§ **REQUIRED ACTION 1**
Name every country that the article on Zambia's energy costs identifies as having lower production costs than Zambia.
§ **REQUIRED ACTION 2**
Pick up the article on Zambia's energy costs after its final sentence and carry it forward.

** EXCERPT follows **

Private Sector Development Association (PSD) says addressing high energy costs is critical if Zambia is to revive manufacturing, expand industry and create sustainable jobs.
Speaking in an interview with Money News, Association Chairperson Yusuf Dodia notes that high fuel prices and electricity tariffs remain the biggest obstacles to private sector growth in Zambia despite improvements in the country’s investment climate.
Mr. Dodia acknowledged that government has created an enabling atmosphere for both local and foreign investment.
He, however, stressed that the cost of doing business continues to undermine industrial expansion and competitiveness.
“The biggest challenge we have in Zambia is the cost of doing business. Fuel prices are too high. Electricity tariffs are too high. With those two being high, whatever you do for the private sector, they will never grow,” he said.
Mr. Dodia noted that production costs in Zambia are significantly higher than in neighbouring countries such as Zimbabwe, South Africa, Kenya and Tanzania, making locally produced goods less competitive in the regional market.
He argued that the commercialization of the energy sector has contributed to the high cost structure, warning that without affordable energy, Zambia’s industrial base will continue to shrink.
Mr. Dodia cited fuel pricing trends as an example, noting that despite improvements in the exchange rate, pump prices have not reduced proportionately.
“In 2025, petrol was around K30 per litre when the dollar was at K30. Today, the exchange rate is around K18 to the dollar, yet fuel is still about K26 per litre.”

** End of EXCERPT **
** DATA follows **

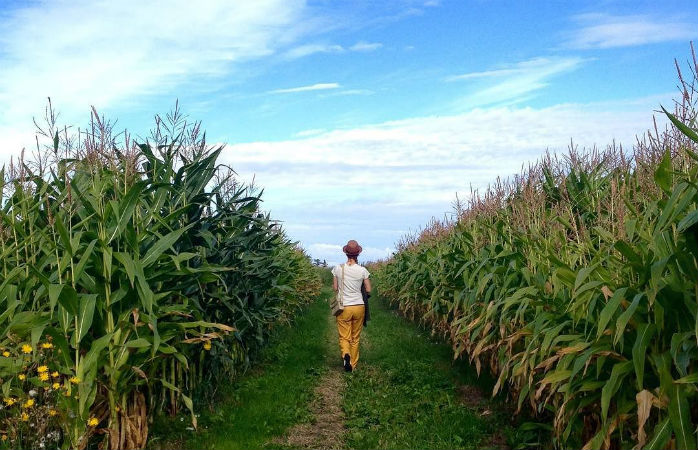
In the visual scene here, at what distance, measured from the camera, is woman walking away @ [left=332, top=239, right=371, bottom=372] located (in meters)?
11.6

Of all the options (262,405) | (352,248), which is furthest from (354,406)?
(352,248)

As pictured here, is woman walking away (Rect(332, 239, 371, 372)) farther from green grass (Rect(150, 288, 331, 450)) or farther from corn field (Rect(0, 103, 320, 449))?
corn field (Rect(0, 103, 320, 449))

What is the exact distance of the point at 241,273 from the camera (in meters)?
9.20

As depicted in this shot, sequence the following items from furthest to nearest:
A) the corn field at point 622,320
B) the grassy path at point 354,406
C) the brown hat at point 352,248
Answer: the brown hat at point 352,248 < the grassy path at point 354,406 < the corn field at point 622,320

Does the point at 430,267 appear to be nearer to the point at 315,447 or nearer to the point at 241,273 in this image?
the point at 241,273

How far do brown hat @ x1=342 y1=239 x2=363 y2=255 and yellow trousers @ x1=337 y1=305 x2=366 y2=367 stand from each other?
3.20 ft

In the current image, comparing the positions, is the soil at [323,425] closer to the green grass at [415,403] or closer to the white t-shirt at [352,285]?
the green grass at [415,403]

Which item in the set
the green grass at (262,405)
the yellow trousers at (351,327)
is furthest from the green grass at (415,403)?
the green grass at (262,405)

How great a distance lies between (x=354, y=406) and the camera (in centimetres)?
912

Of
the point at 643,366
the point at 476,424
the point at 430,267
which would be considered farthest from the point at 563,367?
the point at 430,267

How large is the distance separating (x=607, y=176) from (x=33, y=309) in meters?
8.32

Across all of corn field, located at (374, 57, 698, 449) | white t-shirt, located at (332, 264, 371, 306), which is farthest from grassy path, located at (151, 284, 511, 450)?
white t-shirt, located at (332, 264, 371, 306)

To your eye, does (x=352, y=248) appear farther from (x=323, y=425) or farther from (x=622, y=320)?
(x=622, y=320)

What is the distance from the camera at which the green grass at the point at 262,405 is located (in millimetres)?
7160
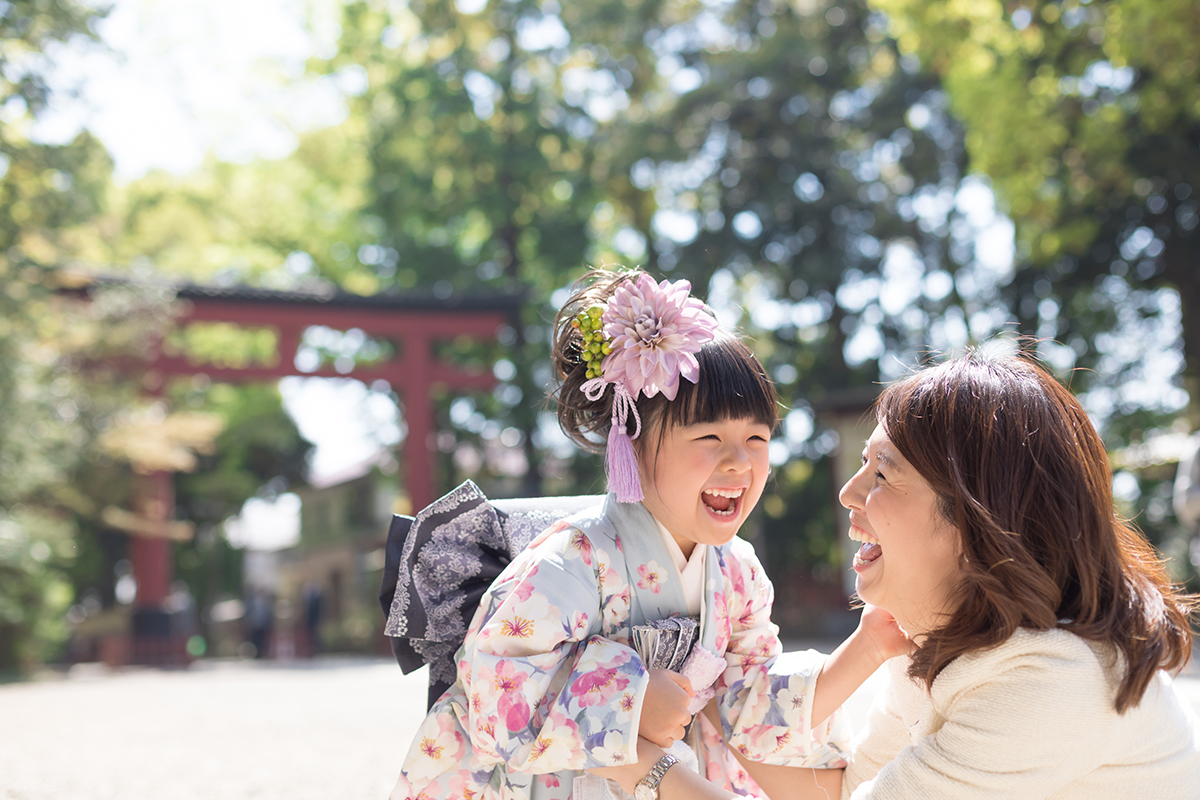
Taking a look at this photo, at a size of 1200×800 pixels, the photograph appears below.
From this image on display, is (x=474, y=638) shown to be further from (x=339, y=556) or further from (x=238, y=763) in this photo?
(x=339, y=556)

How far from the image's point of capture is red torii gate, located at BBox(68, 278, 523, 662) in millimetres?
13492

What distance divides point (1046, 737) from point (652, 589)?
76cm

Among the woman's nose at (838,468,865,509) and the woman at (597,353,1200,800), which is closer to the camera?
the woman at (597,353,1200,800)

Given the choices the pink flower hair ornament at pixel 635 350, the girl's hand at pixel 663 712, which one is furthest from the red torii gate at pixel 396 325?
the girl's hand at pixel 663 712

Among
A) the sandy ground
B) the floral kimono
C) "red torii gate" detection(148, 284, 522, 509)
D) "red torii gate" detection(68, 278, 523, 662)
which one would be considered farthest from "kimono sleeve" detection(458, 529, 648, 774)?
"red torii gate" detection(68, 278, 523, 662)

** End of DATA **

§ **REPLY 1**
Zimbabwe, South Africa, Kenya, Tanzania

§ **REPLY 2**
“So clearly, it is cheaper for us to buy fuel now and yet we are not passing on this cheaper cost to the private sector.
Because really, the price of fuel now should be around K1 a liter, and not K26 which it is today,” Mr. Dodia stressed.
He cautioned that that if energy costs remain elevated, more companies may shift from manufacturing to importing finished goods, further weakening domestic production.
Drawing lessons from the past, Mr. Dodia recalled the decline of manufacturing activity on the Copperbelt in the 1980s, particularly in Ndola, which was once a major industrial hub.
He cited Gamma Pharmaceuticals as a typical example of a firm that shut down local production after it became cheaper to import medicines from India than to manufacture them domestically.
“Many factories closed because it became too expensive to produce in Zambia. So really, we need to learn the lesson from our past mistakes,
and look at how we can ensure that our industries can survive.”
“Clearly, they will not survive with high energy costs. So to me, that is the biggest issue that we need to deal with,” Mr. Dodia urged.